10.2.2020

Entweder sein Gröbstes verschlafen, oder der nächtliche Sturm war doch kein Grobian. Heute früh jedenfalls eine Wetterlage wie an der Küste: Sonnig und blitzblau mit schnell fliegenden Wolken, dann bleigrau mit Regen vor dem rückwärtigen Fenster und vorne ein ähnliches Bild bei anderem Licht. Das Mandelbäumle, das ich gestern bei Sonnenuntergang noch hereingeräumt hatte, es bleibt heute den Tag über drin. Schön steht es da, als Artefakt unter lauter Möbeln, mit seinen rosa Blüten und vielen Knospen. Wie sehr man sich an den zarten Blüten freut (bei den größeren geht es scheinbar darum, dass sie als haltbar sich beweisen — man befrage hierzu den Besitzer eines Magnolienbaumes) — je hauchfeiner desto kostbarer; wie gestern nachmittag, als wir am Mainufer unter den Platanen die wie in Lachen über den Schlamm ausgegossenen Krokusse fanden, lieblich in violett und darunter, unter hunderten, genau ein einziger in Dottergelb. Anderorts blühte der Winterling. Und zwischen den Ästen des Schneeballs stand flirrend eine Art Motte mit beigem Fell am plumpen Leib, die mit einer langen Schlürfröhre aus den magentafarbenen Winzlingen soff, die auch für unsere Nasen schon herrlich seifig dufteten. Da hatte ich, als Heimkehrer von der Insel des Docor Bird, die Entstehung der Arten direkt vor meinen Augen geschaut: Aus solchem Insekt war also der kolibrihafte Mikrovogel mutiert (liest sich unschön). Noch unschöner finde ich freilich das Rezept für das chinesische S(ch)uppentier Pangolin, von dem nun, nein: das jetzt in aller Munde ist: Man würzt die angeblich lebensverlängernde Suppe mit den Schuppen des Tiers einer aussterbenden Art und schmeisst den Rest in den Müll.
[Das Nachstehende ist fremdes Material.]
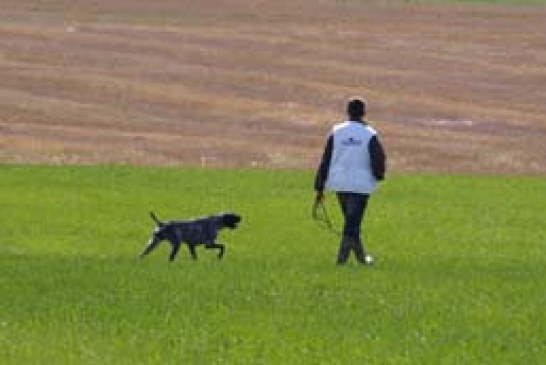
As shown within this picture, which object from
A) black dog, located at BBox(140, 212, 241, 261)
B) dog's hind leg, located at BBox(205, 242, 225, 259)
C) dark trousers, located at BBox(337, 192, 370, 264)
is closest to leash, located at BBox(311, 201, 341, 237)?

Kann jetzt Lorenz Jäger wieder etwas besser verstehen, der neulich, das war noch im alten Jahr und vor der Entdeckung des Corona-Virus am Rande eines Vortrages des ehemaligen Botschafters in Peking und Tokio zu mir sagte «Mein Grund, warum ich mich vor Chinesen fürchte: Keinerlei Nahrungstabus.»